* _The task_
Reproduce the entire passage below on Paine's life and Civil War service, word for word and without any changes.

Text section START

Paine was born August 26, 1833, in Boston, Massachusetts, son of Charles Cushing Paine and Fannie Cabot Jackson, and great-grandson of Robert Treat Paine, one of the signers of the United States Declaration of Independence. His brother, Sumner Edward Jackson Paine, was a 2nd Lieutenant in Company A, 20th Regiment Massachusetts Volunteer Infantry and was killed during the repulse of Pickett's Charge on July 3, 1863, at the Battle of Gettysburg.

He graduated from Harvard in 1853 and made a considerable fortune in railroad enterprises. In 1861 he entered the Federal service as a captain in the 22nd Massachusetts Infantry. The next year he was sent to Ship Island, Mississippi. In October, he was commissioned as the first colonel of the 2nd Louisiana Infantry. During the siege of Port Hudson (May 24 – July 8, 1863) he commanded a brigade. On March 4, 1864, Paine resigned his commission and returned to Massachusetts.

The following July, he again entered the service as a brigadier general. On September 29, Paine led a division of black troops at New Market Heights, located south of Richmond, Virginia. Paine participated in both expeditions against Fort Fisher (December 1864/January 1865), although his troops played only a minor role. His division was however more actively engaged during the following Battle of Wilmington. After the war, he served briefly as the district commander at New Berne, and managed to arrange the retrieval of Robert Gould Shaw's captured sword, so that it could be returned to the bereaved family. On January 15, 1866, he was brevetted as a major general of volunteers.

Text section END
Dataset entries START

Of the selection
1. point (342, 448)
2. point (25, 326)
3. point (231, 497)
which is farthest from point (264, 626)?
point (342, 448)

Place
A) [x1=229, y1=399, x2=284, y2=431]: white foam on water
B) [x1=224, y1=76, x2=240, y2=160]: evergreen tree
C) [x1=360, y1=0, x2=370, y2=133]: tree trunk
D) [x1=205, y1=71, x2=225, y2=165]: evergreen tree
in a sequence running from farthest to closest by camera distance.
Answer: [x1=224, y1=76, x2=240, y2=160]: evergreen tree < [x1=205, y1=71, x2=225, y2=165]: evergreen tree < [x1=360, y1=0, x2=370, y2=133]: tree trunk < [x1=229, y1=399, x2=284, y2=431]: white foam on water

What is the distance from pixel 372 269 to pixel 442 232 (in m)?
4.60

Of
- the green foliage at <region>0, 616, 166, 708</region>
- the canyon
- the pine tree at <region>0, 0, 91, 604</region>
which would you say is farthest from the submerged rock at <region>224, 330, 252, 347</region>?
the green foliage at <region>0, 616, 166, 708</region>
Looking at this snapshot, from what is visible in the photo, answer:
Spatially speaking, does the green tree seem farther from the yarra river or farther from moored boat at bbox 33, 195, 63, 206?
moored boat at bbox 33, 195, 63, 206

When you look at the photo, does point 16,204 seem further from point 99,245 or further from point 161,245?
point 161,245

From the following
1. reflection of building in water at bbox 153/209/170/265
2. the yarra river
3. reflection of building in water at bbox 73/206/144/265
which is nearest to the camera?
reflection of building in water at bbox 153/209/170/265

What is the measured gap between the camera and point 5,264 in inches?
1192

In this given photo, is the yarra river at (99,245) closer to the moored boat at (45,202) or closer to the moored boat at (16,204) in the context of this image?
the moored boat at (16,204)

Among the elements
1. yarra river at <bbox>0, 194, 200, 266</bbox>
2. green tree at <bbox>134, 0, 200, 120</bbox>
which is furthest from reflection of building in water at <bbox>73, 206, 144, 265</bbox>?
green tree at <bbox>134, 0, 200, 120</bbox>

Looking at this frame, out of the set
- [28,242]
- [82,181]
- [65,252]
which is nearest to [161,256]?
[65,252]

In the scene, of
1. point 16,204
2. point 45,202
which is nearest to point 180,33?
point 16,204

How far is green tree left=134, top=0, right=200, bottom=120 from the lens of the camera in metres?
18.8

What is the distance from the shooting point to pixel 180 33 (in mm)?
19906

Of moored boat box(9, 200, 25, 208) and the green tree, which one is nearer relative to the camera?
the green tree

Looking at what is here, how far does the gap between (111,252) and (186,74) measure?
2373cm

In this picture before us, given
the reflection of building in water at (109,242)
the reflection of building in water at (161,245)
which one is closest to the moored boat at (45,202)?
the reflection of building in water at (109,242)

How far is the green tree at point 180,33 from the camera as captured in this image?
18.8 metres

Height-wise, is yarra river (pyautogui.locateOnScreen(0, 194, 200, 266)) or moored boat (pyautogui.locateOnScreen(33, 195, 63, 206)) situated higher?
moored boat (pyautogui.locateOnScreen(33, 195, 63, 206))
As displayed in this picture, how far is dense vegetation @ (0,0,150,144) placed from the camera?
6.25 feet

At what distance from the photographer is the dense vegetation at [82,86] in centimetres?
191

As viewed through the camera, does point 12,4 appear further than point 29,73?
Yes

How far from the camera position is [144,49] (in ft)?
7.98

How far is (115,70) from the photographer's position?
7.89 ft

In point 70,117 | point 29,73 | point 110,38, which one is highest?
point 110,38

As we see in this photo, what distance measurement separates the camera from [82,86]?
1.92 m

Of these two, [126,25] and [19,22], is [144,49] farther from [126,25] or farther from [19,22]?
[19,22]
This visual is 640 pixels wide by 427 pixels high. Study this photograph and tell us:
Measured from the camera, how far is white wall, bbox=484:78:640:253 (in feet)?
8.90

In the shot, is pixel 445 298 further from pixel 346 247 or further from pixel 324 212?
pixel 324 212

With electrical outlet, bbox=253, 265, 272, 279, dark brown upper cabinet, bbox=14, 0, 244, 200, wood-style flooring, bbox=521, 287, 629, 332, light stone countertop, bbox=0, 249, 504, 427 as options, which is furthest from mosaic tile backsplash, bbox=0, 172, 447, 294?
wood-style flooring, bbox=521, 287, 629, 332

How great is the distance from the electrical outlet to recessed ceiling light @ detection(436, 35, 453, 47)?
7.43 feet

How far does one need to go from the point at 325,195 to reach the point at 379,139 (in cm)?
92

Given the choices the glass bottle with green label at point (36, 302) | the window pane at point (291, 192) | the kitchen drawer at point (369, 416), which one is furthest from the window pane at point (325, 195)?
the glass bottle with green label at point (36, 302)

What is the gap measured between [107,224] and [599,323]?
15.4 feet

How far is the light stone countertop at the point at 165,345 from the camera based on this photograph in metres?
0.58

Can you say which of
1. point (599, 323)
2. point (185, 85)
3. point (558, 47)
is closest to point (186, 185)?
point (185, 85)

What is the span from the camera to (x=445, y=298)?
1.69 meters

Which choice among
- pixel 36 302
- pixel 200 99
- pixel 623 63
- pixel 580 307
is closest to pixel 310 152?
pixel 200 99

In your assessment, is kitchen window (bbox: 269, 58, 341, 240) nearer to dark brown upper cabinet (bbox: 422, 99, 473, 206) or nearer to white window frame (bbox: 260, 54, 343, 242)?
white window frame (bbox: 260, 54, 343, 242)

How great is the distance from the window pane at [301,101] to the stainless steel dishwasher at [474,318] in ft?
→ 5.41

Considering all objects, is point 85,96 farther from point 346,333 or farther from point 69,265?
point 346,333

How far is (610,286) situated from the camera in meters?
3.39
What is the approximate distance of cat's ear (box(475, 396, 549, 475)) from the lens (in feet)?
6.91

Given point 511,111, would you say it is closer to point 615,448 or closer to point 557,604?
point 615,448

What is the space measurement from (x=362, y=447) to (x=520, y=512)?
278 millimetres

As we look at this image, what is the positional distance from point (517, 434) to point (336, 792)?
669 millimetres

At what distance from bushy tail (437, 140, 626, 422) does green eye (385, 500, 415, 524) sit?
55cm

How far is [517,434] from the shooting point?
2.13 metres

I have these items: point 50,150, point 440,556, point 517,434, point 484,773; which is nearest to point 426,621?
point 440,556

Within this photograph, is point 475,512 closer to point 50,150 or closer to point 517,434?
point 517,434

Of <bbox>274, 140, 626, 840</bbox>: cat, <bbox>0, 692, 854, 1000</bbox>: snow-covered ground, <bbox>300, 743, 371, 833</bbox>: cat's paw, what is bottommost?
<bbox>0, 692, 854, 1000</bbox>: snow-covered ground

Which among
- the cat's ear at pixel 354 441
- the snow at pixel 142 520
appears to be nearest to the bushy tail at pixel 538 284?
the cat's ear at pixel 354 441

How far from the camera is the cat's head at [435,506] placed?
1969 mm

Dataset entries END

* _Result below_
Paine was born August 26, 1833, in Boston, Massachusetts, son of Charles Cushing Paine and Fannie Cabot Jackson, and great-grandson of Robert Treat Paine, one of the signers of the United States Declaration of Independence. His brother, Sumner Edward Jackson Paine, was a 2nd Lieutenant in Company A, 20th Regiment Massachusetts Volunteer Infantry and was killed during the repulse of Pickett's Charge on July 3, 1863, at the Battle of Gettysburg.

He graduated from Harvard in 1853 and made a considerable fortune in railroad enterprises. In 1861 he entered the Federal service as a captain in the 22nd Massachusetts Infantry. The next year he was sent to Ship Island, Mississippi. In October, he was commissioned as the first colonel of the 2nd Louisiana Infantry. During the siege of Port Hudson (May 24 – July 8, 1863) he commanded a brigade. On March 4, 1864, Paine resigned his commission and returned to Massachusetts.

The following July, he again entered the service as a brigadier general. On September 29, Paine led a division of black troops at New Market Heights, located south of Richmond, Virginia. Paine participated in both expeditions against Fort Fisher (December 1864/January 1865), although his troops played only a minor role. His division was however more actively engaged during the following Battle of Wilmington. After the war, he served briefly as the district commander at New Berne, and managed to arrange the retrieval of Robert Gould Shaw's captured sword, so that it could be returned to the bereaved family. On January 15, 1866, he was brevetted as a major general of volunteers.